Reactive activities can also be avoided to some extent, by monitoring the process and predicting when an intervention is necessary. For electrical maintenance, consider equipment such as handheld thermal imaging cameras, which can be used to help monitor temperatures, and identify hot spots that can denote issues such as faulty insulation and electrical switch gear issues, and near capacity fuses. Components including sensors, valves and even PLC I/O can degrade over time, causing problems including process accuracy and stability. Monitor performance using process calibrators.
Similarly, to get advance warning of mechanical failures, portable vibration analysis equipment can be used to make repeatable, severity-scaled readings of overall vibration and bearing condition.
Excessive wear can be a primary cause of failure for gearboxes. Oil and grease analysis can be performed to understand lubrication condition, including contamination and debris content, allowing appropriate action to avoid failures and downtime.

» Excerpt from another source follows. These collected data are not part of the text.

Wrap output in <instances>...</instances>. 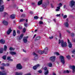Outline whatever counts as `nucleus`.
Instances as JSON below:
<instances>
[{
  "instance_id": "nucleus-3",
  "label": "nucleus",
  "mask_w": 75,
  "mask_h": 75,
  "mask_svg": "<svg viewBox=\"0 0 75 75\" xmlns=\"http://www.w3.org/2000/svg\"><path fill=\"white\" fill-rule=\"evenodd\" d=\"M1 3H3V0H0V5ZM4 10V5L0 6V11H3Z\"/></svg>"
},
{
  "instance_id": "nucleus-11",
  "label": "nucleus",
  "mask_w": 75,
  "mask_h": 75,
  "mask_svg": "<svg viewBox=\"0 0 75 75\" xmlns=\"http://www.w3.org/2000/svg\"><path fill=\"white\" fill-rule=\"evenodd\" d=\"M28 38V37L26 36V37H24L23 38V42L25 43H26L27 42V39Z\"/></svg>"
},
{
  "instance_id": "nucleus-16",
  "label": "nucleus",
  "mask_w": 75,
  "mask_h": 75,
  "mask_svg": "<svg viewBox=\"0 0 75 75\" xmlns=\"http://www.w3.org/2000/svg\"><path fill=\"white\" fill-rule=\"evenodd\" d=\"M23 73L22 72H16L15 75H23Z\"/></svg>"
},
{
  "instance_id": "nucleus-64",
  "label": "nucleus",
  "mask_w": 75,
  "mask_h": 75,
  "mask_svg": "<svg viewBox=\"0 0 75 75\" xmlns=\"http://www.w3.org/2000/svg\"><path fill=\"white\" fill-rule=\"evenodd\" d=\"M67 32L68 33H70V31H69V30H67Z\"/></svg>"
},
{
  "instance_id": "nucleus-42",
  "label": "nucleus",
  "mask_w": 75,
  "mask_h": 75,
  "mask_svg": "<svg viewBox=\"0 0 75 75\" xmlns=\"http://www.w3.org/2000/svg\"><path fill=\"white\" fill-rule=\"evenodd\" d=\"M72 52L73 54H75V49L73 50L72 51Z\"/></svg>"
},
{
  "instance_id": "nucleus-9",
  "label": "nucleus",
  "mask_w": 75,
  "mask_h": 75,
  "mask_svg": "<svg viewBox=\"0 0 75 75\" xmlns=\"http://www.w3.org/2000/svg\"><path fill=\"white\" fill-rule=\"evenodd\" d=\"M67 42L68 43L69 47V48H72V44H71V43L69 41V39H67Z\"/></svg>"
},
{
  "instance_id": "nucleus-8",
  "label": "nucleus",
  "mask_w": 75,
  "mask_h": 75,
  "mask_svg": "<svg viewBox=\"0 0 75 75\" xmlns=\"http://www.w3.org/2000/svg\"><path fill=\"white\" fill-rule=\"evenodd\" d=\"M70 69H72V70L73 73H74L75 72V66H70Z\"/></svg>"
},
{
  "instance_id": "nucleus-15",
  "label": "nucleus",
  "mask_w": 75,
  "mask_h": 75,
  "mask_svg": "<svg viewBox=\"0 0 75 75\" xmlns=\"http://www.w3.org/2000/svg\"><path fill=\"white\" fill-rule=\"evenodd\" d=\"M12 31V30H11V28H9L7 32V34L8 35H9L11 32Z\"/></svg>"
},
{
  "instance_id": "nucleus-29",
  "label": "nucleus",
  "mask_w": 75,
  "mask_h": 75,
  "mask_svg": "<svg viewBox=\"0 0 75 75\" xmlns=\"http://www.w3.org/2000/svg\"><path fill=\"white\" fill-rule=\"evenodd\" d=\"M8 15V14L6 12H4V16H3L4 17H6L5 16H7Z\"/></svg>"
},
{
  "instance_id": "nucleus-36",
  "label": "nucleus",
  "mask_w": 75,
  "mask_h": 75,
  "mask_svg": "<svg viewBox=\"0 0 75 75\" xmlns=\"http://www.w3.org/2000/svg\"><path fill=\"white\" fill-rule=\"evenodd\" d=\"M43 23V22H42V21H40L39 22V24H43V23Z\"/></svg>"
},
{
  "instance_id": "nucleus-31",
  "label": "nucleus",
  "mask_w": 75,
  "mask_h": 75,
  "mask_svg": "<svg viewBox=\"0 0 75 75\" xmlns=\"http://www.w3.org/2000/svg\"><path fill=\"white\" fill-rule=\"evenodd\" d=\"M49 4V1H47L45 3V6H47V5H48Z\"/></svg>"
},
{
  "instance_id": "nucleus-10",
  "label": "nucleus",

These are all great steps to hone your processes - but embracing the Industrial Internet of Things, (IIoT) will allow you to really step things up.
Sensor technology can be the start of the predictive maintenance journey
Before getting in a spin about Industry 4.0 and the complexities of IIoT, there’s no need to try and run before you can walk. Start small, and consider where to deploy the right pieces of technology to best mitigate negative impact on your operations. Sensor technology has become much more accessible from a product price and implementation perspective, and provides a good ‘toe in the water’ approach. Identify where your data sets might need enhancing to best avoid failures – whether that be in the areas of vibration, electrical energy, temperature or pressure – and look to strengthen existing data sets with the use of sensors to gather further information in real-time. Focus only on collecting the data you need – big data is a well-used term, but by sticking at first to small data, gleaning actionable insights will be more achievable, which is critical in the predictive maintenance mission.
Setting parameters of what falls into normal or abnormal operation means that abnormal can be quickly flagged and used as the trigger for deeper investigation into a potential issue. Many organisations already have more data than they think they have, and this can be enhanced with frequent real-time data that can be gathered using sensors and fed into a simple recording method such as Excel or a more sophisticated analysis tool.